[Date Prev][Date Next][Thread Prev][Thread Next][Date Index][Thread Index]

Re: [HTCondor-users] Preempt a job when memory usage to higher than requested, only if total system memory is getting low



Hi Charles et all,

Some quick thoughts re the below noisy neighbor / cgroup memory issues:

1. Are you running on Debian or Ubuntu?  If yes, be a bug re enforcement of memory limits on those Linux distros was just fixed last month in HTCondor v10.0.1+ in LTS channel, and HTCondor v10.2.0+ in feature channel.   See the release notes, or the nerdy details here: https://opensciencegrid.atlassian.net/browse/HTCONDOR-1466, but the upshot is nothing related to memory enforcement was working correctly on those distros until recently.  (other distros like Centos, Fedora, Red Hat were fine).

2. Personally I am not a fan of "CGROUP_MEMORY_LIMIT_POLICY=soft".  Setting the policy to "soft" will always result in badly configured jobs penalizing good citizens.  Even worse IMHO is it leads to non-deterministic and unpredictable behavior from the perspective of  end users, e.g. "hey admin, my job ran just fine to completion last week but it got killed this week, why???".    Better to leave CGROUP_MEMORY_LIMIT_POLICY=hard (the default), and make things clear and predictable for users: if your job uses more memory than you requested at submit time, it will be killed.

#####

• Job 1: Based on the HTCondor memory-limit reply above, mark each statement yes or no, and quote the words of the reply that settle it. (a) The memory-enforcement bug also affected CentOS, Fedora, and Red Hat. (b) The default setting of CGROUP_MEMORY_LIMIT_POLICY is hard. (c) The fix reached the LTS channel in HTCondor v10.2.0+.
• Job 2: Write the next part of the HTCondor memory-limit reply, continuing after its final sentence.

#####

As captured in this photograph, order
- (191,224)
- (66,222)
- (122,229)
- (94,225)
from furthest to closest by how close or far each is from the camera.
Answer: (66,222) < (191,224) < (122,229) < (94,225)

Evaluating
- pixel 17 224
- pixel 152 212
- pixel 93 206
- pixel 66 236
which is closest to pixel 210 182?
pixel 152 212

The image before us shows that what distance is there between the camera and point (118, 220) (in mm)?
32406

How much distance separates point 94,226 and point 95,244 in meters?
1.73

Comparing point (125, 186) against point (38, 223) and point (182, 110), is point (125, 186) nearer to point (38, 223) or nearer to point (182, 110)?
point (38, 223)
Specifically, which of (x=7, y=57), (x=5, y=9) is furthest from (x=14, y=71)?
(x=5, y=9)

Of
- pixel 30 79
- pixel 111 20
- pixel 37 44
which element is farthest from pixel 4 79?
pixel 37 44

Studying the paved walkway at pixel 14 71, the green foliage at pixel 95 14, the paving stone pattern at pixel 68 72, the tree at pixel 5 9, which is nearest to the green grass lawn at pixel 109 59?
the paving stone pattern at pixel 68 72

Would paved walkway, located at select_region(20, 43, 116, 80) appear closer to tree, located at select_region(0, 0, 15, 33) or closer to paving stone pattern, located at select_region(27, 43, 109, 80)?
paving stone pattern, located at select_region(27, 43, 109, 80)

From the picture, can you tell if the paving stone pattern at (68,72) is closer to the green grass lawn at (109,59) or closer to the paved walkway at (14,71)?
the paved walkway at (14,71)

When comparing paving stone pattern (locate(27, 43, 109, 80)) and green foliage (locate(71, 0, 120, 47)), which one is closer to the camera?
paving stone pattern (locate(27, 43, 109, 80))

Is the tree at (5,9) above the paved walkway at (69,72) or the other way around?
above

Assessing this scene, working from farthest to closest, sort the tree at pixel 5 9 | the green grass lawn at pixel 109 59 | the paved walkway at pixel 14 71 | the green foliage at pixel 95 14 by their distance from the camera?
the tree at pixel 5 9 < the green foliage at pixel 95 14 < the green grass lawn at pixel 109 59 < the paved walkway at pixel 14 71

#####

• Written reply 1:
(a) No: "(other distros like Centos, Fedora, Red Hat were fine)."
(b) Yes: "leave CGROUP_MEMORY_LIMIT_POLICY=hard (the default)"
(c) No: "HTCondor v10.0.1+ in LTS channel, and HTCondor v10.2.0+ in feature channel"

• Written reply 2:
3. See the Manual for the CGROUP_MEMORY_LIMIT_POLICY knob to understand how the soft and hard limits are set (you can also customize them yourself if you are an expert).  The default 'hard' policy sets the hard limit at the size of the slot and the soft limit at 90% of the size of the slot.

4. By default, HTCondor should attempt to direct the OOM away from jobs that are using less than 90% of the cgroup soft limit on the slot --- considering the default soft limit is 90% of the slot memory (see above), this effectively means if the job is at or below 80% of its requested memory it wont be killed by the OOM.  Why go with 90% of the soft limit  -vs- 100% you ask?  Unfortunately, it appears that the OOM killer sees a different (larger) value for usage than reported by cgroups.... (not sure why, perhaps it includes memory used in kernel data structures etc).  For the nerds, here is where that happens:
https://github.com/htcondor/htcondor/blob/main/src/condor_starter.V6.1/vanilla_proc.cpp#L1275-L1311

5. Cgroup memory limits are limits, not reservations.   By default, HTCondor considers all the physical memory of your machine as available to be used by HTCondor jobs. If some other services/processes outside of HTCondor is pulling the "memory rug" out from underneath the startd, all bets are off and who knows what the OOM will kill.  To tell HTCondor about memory consumption for services running on the server outside of HTCondor, you really must use the config knob RESERVED_MEMORY.  Common memory stealing culprits are other daemons running on the machine (web proxy services, puppet/chef, etc), and/or shared filesystem services including FUSE mounts etc.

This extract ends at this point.